Repeat only the stretch of lines below that runs from the line with "Landscaping & Gardens" through the line with "foto of sea-turtles", unaltered.

:: RECORDED DATA ::

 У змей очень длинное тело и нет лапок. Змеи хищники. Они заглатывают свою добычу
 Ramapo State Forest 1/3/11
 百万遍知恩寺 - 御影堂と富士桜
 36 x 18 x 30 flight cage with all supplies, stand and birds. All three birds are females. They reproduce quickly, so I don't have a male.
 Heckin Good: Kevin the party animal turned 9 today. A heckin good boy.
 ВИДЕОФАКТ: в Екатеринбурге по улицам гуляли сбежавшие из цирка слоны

:::
:: RECORDED DATA ::

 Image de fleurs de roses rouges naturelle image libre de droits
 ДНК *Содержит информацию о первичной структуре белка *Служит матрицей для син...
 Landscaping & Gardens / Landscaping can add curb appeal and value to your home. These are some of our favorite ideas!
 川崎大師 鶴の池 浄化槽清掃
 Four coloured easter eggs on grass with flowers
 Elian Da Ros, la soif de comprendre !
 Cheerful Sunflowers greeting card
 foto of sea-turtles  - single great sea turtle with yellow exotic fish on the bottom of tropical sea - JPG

:::
:: RECORDED DATA ::

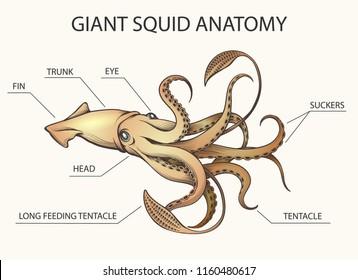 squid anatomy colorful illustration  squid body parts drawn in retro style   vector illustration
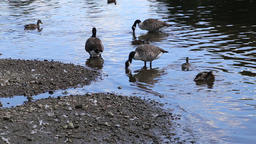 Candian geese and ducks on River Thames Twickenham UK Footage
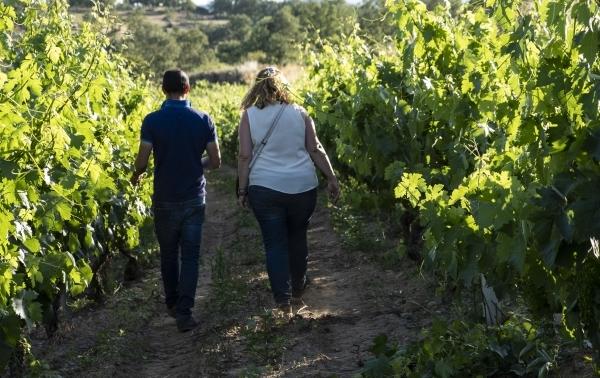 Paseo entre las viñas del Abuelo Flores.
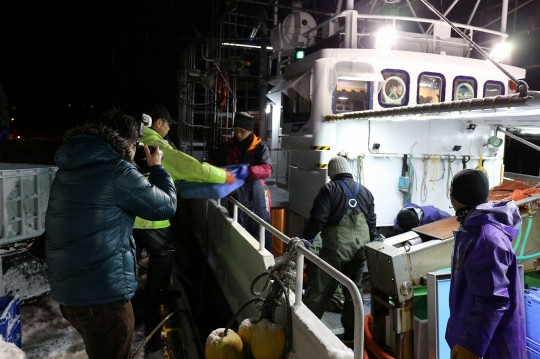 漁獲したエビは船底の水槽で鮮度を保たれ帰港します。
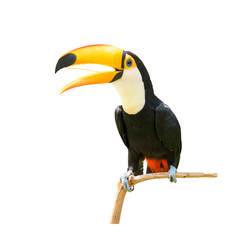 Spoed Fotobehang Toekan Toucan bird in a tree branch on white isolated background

:::

> _FINAL ANSWER_
 Landscaping & Gardens / Landscaping can add curb appeal and value to your home. These are some of our favorite ideas!
 川崎大師 鶴の池 浄化槽清掃
 Four coloured easter eggs on grass with flowers
 Elian Da Ros, la soif de comprendre !
 Cheerful Sunflowers greeting card
 foto of sea-turtles  - single great sea turtle with yellow exotic fish on the bottom of tropical sea - JPG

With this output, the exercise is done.